Sliabh na Cailleach, or the Mountains of the Witch, as Loughcrew was fornmerly known, lies west of the town of Kells and south of Oldcastle in west Co. Meath, a strange and ancient piece of territory. Stretching in a chain over four tall peaks which spread out across four kilometers in an east-to-west chain, the area is littered with monuments from all eras. This has to be one of the most beautiful and powerful landscapes of sites in Ireland.
Loughcrew is a range of picturesque hills, three miles south-east of Oldcastle. The ridge of the range is about two miles in extent, and there are three chief heights: Slieve-na-Calliaghe, 904 feet; Patrickstown Hill, 885 feet; and Carnbawn, 842 feet: but the name of the first is generally applied to the whole range.
Here, within the radius of a rifle-shot, may be seen grouped together the most extraordinary collection of archaic monuments to be found in the kingdom.
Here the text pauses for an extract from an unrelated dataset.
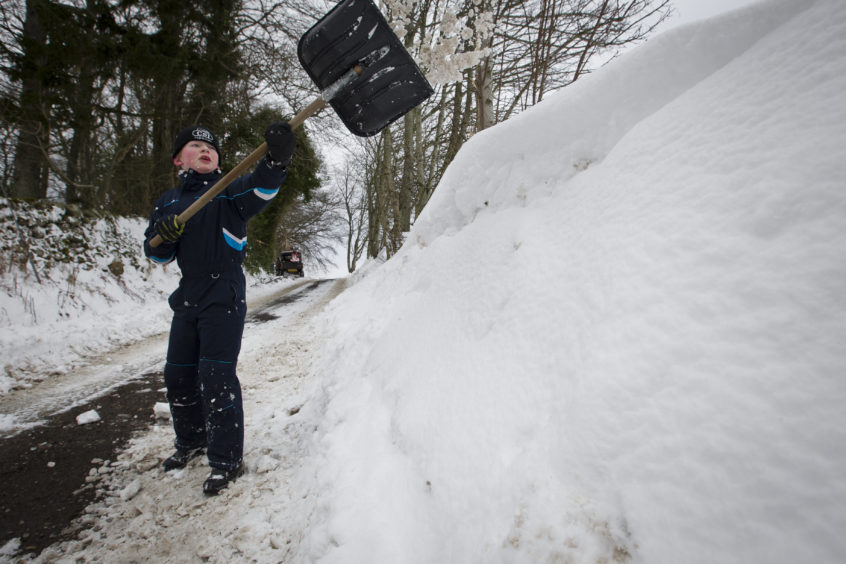 Robert Carter cleared snow leading up to his farm just outside Blairgowrie. Andrew Cawley/DCT Media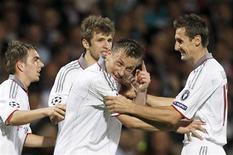 <p>Ivica Olic (2o à direita) comemora gol do Bayern de Munique contra o Olympique Lyon durante semifinal da Liga dos Campeões. REUTERS/Robert Pratta</p>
These for the most part consist of ruegalithic sepulchres surmounted by tumuli, and surrounded by stone circles. These number 'from 25 to 30 cairns, some of considerable size, being 120 to 180 feet in diameter; others are much smaller, and some are so nearly obliterated that their dimensions, can hardly be now ascertained.'
It is, we think, not too much to say that on the stones among these cairns is found the greatest collection of rude prehistoric scorings yet found in Ireland or, perhaps, in Europe.
The site is owned by the OPW and there is currently no access to the chamber of the central monument, Cairn T, due to maintainance works. If you should visit, please do not climb on the monuments.
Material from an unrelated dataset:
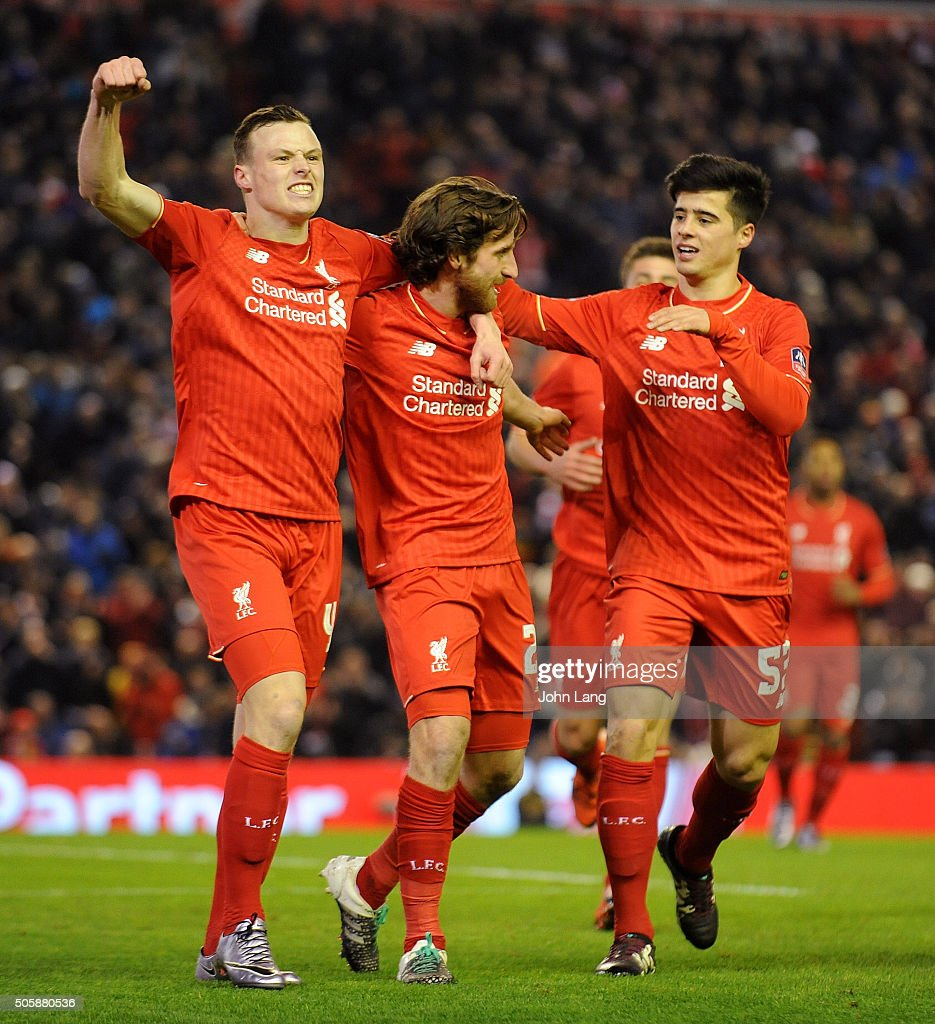 Joe Allen of Liverpool is congratulated after his goal during The Emirates FA Cup Third Round Replay between Liverpool and Exeter City at Anfield on January 20, 2016 in Liverpool, England.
It is likely that this location was special to the mesolithic hunters-gatherers, the first people to colonise Ireland after the glacial period. The mesolithic people tended to be nomadic and did not build monuments, but held natural features such as boulder-fields, cliff-faces and rock outcrops as special places. The colonising neolithic farmers arriving around 3,500 BC build monuments with internal chambers using the abundant glacial material scattered across the hills. Though the monuments at Loughcrew have not been dated with modern techniques, they are the oldest unrestored Irish monuments along with those at Carrowkeel, 75 km away in County Sligo.
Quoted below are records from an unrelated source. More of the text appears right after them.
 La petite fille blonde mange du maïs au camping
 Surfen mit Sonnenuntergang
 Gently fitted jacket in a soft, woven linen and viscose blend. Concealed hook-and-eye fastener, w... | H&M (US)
The neolithic farmers collected the rocks and assembled them into monuments. Folklore remembered a giant goddess named Garavoge, who came from the north-west with a collection of rocks which she dropped from her white apron:
"Determined now her tomb to build,
Her ample skirt with stones she filled,
And dropped a heap on Carnmore;
Then stepped one thousand yards, to Loar,
And dropped another goodly heap;
And then with one prodigious leap
Gained Carnbeg; and on its height
Displayed the wonders of her might.
And when approached death's awful doom,
Her chair was placed within the womb
Of hills whose tops with heather bloom"Jonathan Swift, c. 1720
The landscape of Loughcrew is gentle and female: rolling hills and soft contours, with fabulous views from the neolithic monuments. The top of each summit is capped by a group of chambered cairns, originally at least 40 to 50 monuments, though some say up to a hundred cairns were scattered across the hills.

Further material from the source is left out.